Filed 10/9/13 McCray v. Ryan CA4/1
NOT TO BE PUBLISHED IN OFFICIAL REPORTS
California Rules of Court, rule 8.1115(a), prohibits courts and parties from citing or relying on opinions not certified for publication
or ordered published, except as specified by rule 8.1115(b). This opinion has not been certified for publication or ordered
published for purposes of rule 8.1115.
COURT OF APPEAL, FOURTH APPELLATE DISTRICT
DIVISION ONE
STATE OF CALIFORNIA
EMANUEL MCCRAY, D063242
Plaintiff and Appellant,
v. (Super. Ct. No. 37-2010-00097606-
CU-PA-CTL)
HAL RYAN et al.,
Defendants and Respondents.
APPEAL from an order of the Superior Court of San Diego County, Lorna Alksne,
Judge. Reversed and remanded with directions.
Emanuel McCray, in pro. per., for Plaintiff and Appellant.
McDougal, Love, Eckis, Boehmer & Foley, Steven E. Boehmer and Carrie L. Mitchell
for Defendants and Respondents.

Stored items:
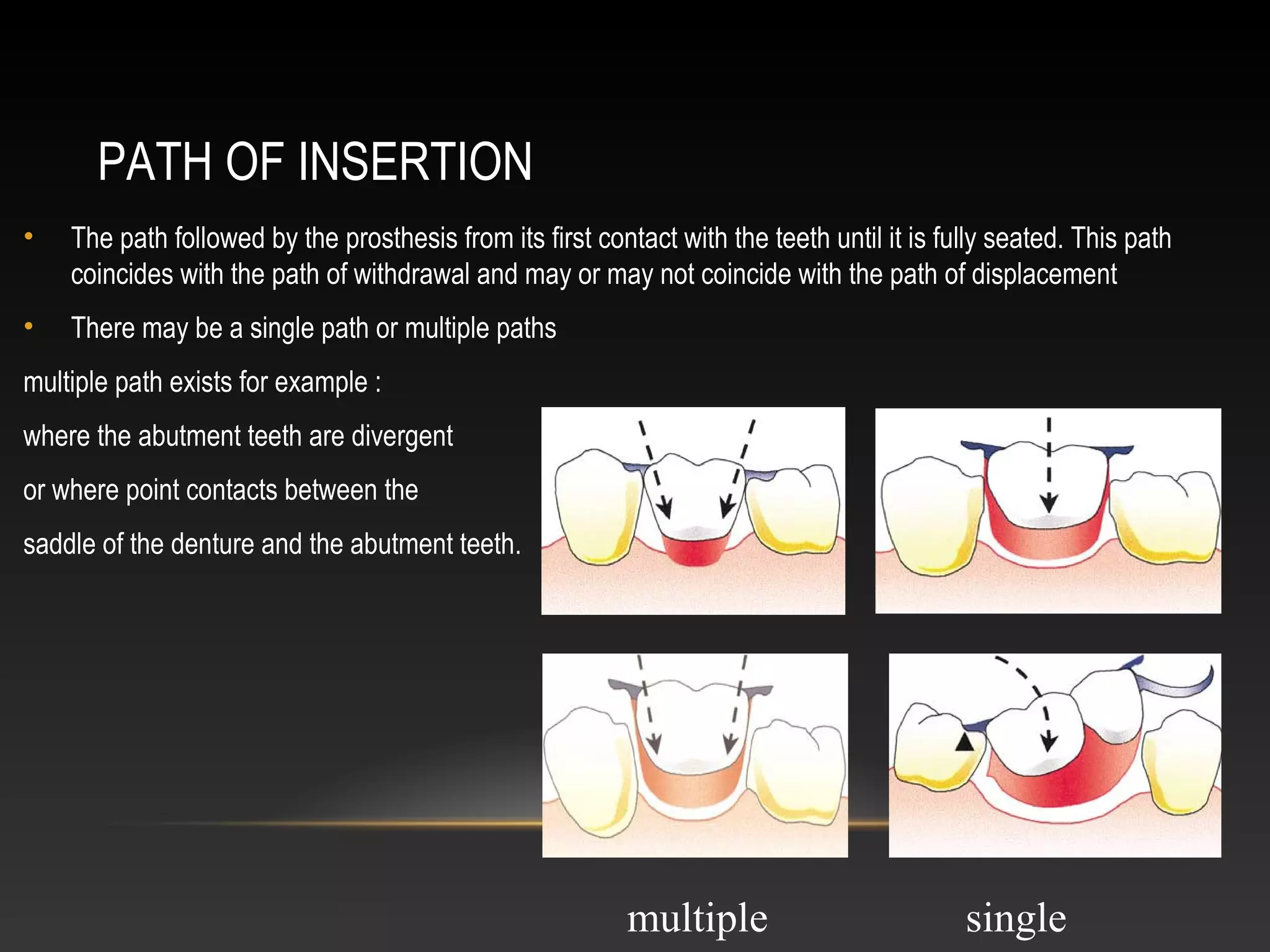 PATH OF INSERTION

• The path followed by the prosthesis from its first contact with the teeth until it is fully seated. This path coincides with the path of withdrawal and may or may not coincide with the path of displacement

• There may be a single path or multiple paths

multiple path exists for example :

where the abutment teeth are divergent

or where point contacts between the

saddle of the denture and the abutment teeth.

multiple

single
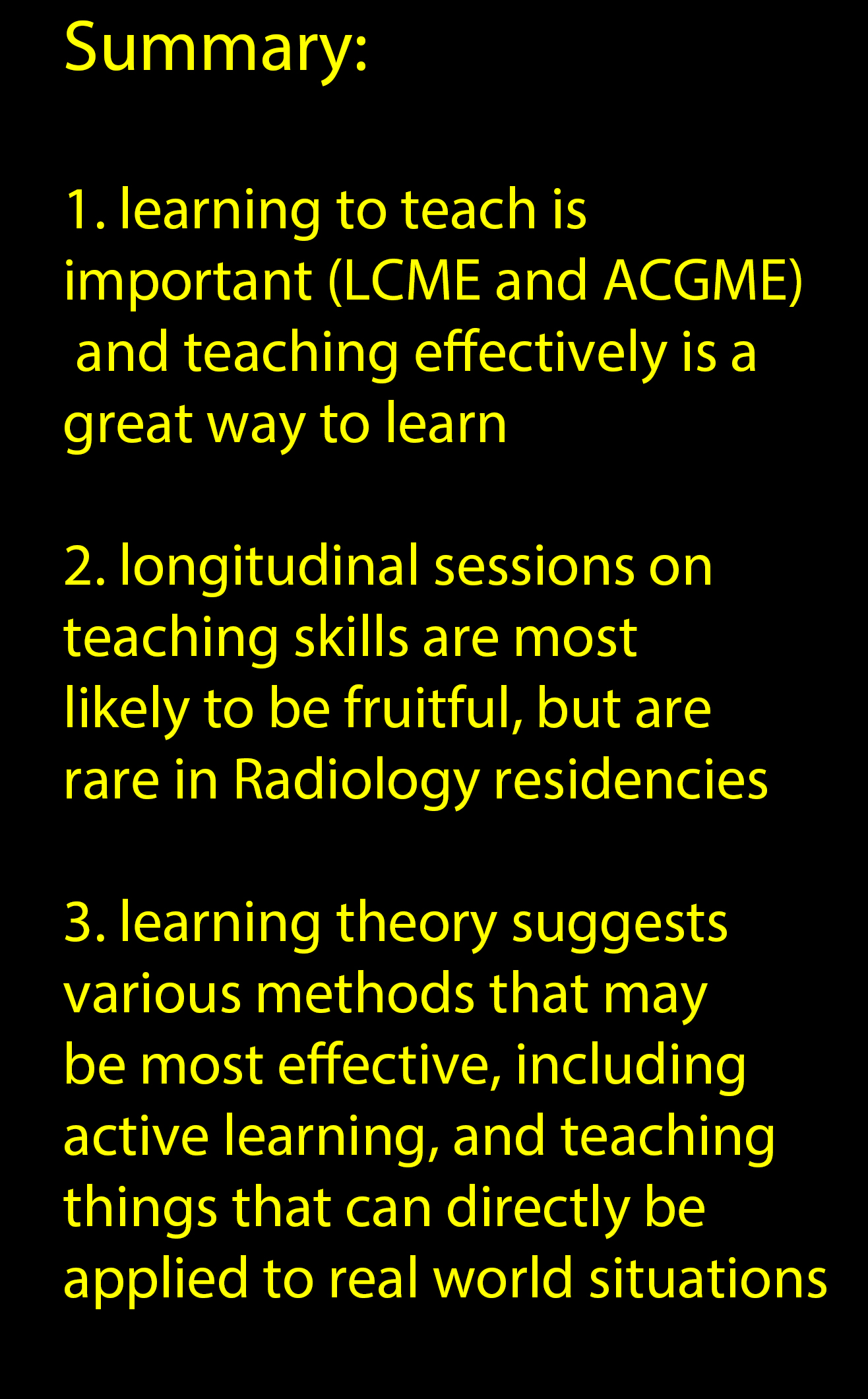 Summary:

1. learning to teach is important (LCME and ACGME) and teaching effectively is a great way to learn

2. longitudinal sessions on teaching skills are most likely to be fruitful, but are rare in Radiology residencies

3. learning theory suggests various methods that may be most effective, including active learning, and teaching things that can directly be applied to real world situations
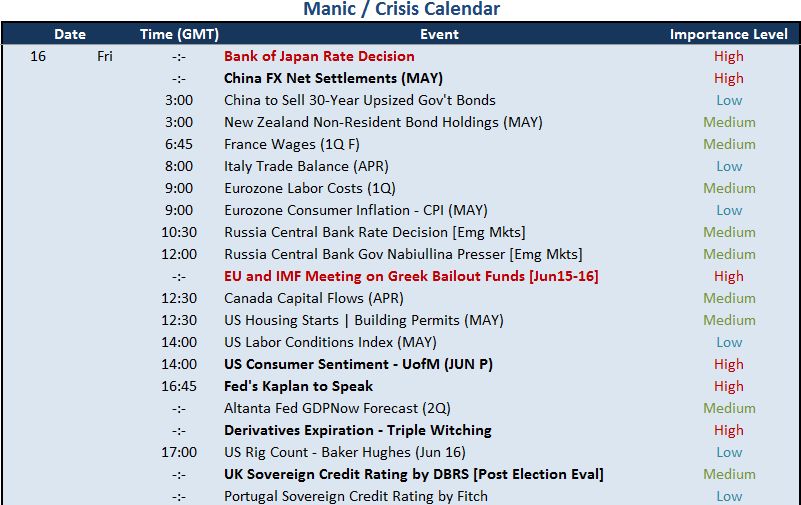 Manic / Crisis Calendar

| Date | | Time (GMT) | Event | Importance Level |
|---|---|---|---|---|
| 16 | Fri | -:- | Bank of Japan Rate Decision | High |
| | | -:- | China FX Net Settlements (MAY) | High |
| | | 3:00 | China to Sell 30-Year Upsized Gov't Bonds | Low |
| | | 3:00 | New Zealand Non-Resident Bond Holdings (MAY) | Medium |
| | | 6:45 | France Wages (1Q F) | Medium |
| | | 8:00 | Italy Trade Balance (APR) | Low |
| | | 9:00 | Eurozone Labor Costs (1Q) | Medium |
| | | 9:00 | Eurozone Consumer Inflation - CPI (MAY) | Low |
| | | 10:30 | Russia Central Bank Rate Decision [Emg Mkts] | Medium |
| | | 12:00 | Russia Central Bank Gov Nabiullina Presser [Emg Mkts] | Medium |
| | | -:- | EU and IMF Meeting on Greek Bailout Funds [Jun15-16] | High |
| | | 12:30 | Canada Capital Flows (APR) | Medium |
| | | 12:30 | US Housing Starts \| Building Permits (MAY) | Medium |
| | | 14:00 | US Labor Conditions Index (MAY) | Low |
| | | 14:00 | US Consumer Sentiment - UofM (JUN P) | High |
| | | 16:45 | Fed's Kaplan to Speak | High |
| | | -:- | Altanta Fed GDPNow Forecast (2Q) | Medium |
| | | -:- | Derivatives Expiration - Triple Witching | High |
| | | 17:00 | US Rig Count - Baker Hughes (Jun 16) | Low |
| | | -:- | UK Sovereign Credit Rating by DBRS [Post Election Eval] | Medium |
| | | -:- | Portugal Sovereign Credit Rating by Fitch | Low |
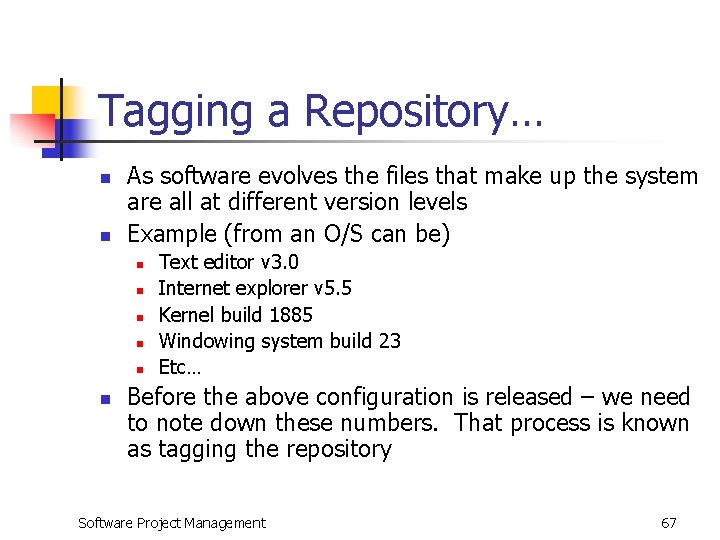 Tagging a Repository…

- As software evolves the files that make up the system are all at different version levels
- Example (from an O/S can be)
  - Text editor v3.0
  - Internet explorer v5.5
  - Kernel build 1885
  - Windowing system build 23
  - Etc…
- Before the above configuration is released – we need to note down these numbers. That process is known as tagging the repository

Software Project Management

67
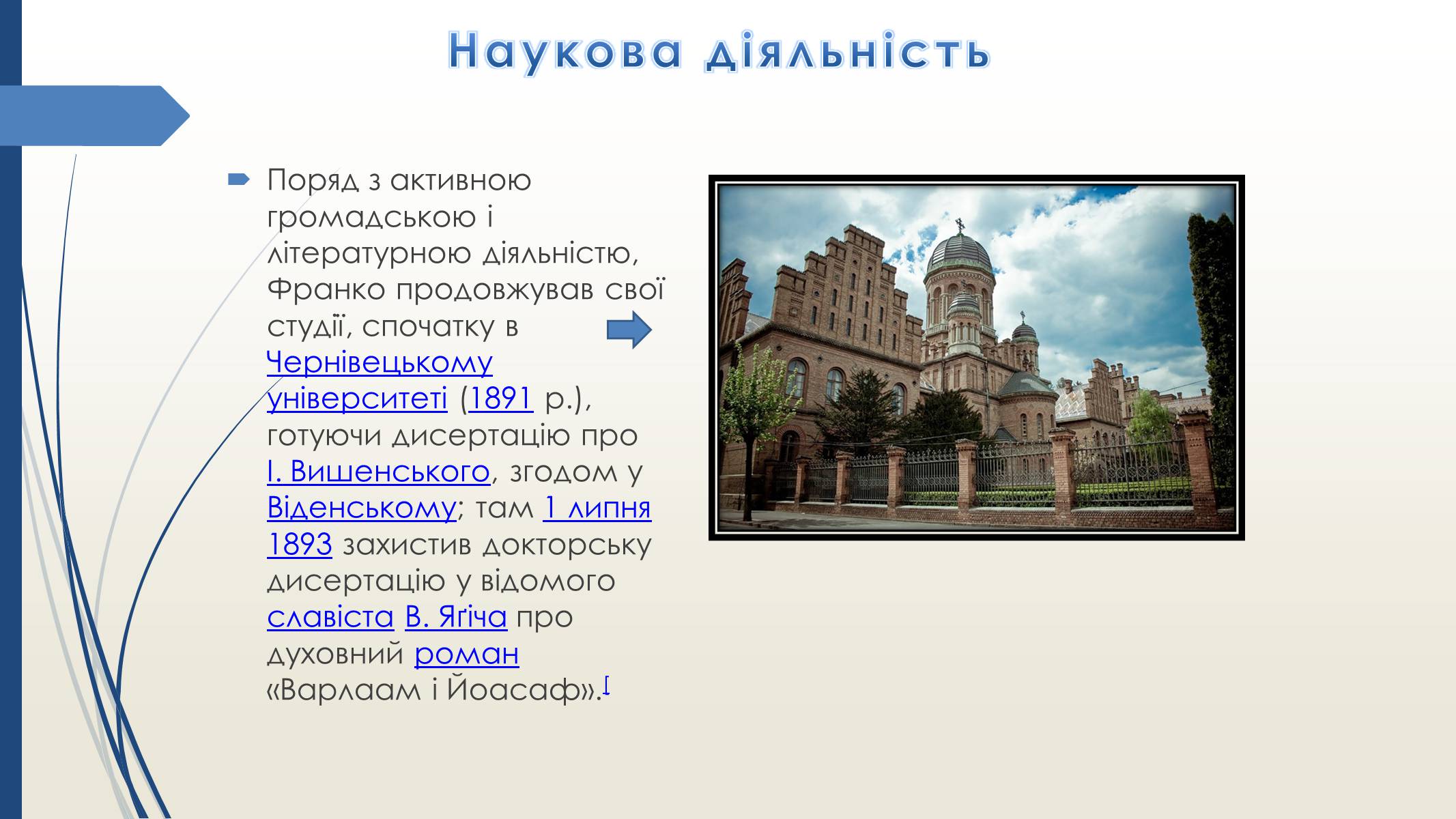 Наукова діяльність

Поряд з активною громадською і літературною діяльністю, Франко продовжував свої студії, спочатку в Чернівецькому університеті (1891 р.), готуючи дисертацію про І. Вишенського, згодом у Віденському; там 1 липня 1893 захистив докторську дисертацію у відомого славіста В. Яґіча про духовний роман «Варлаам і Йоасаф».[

— YOUR GOAL —
Rewrite the McCray v. Ryan caption, everything from "HAL RYAN et" down to "remanded with directions.", putting "Affirmed" in place of "Reversed and remanded with directions". The stored items have no role in this work.

— TASK OUTPUT —
HAL RYAN et al.,
Defendants and Respondents.
APPEAL from an order of the Superior Court of San Diego County, Lorna Alksne,
Judge. Affirmed.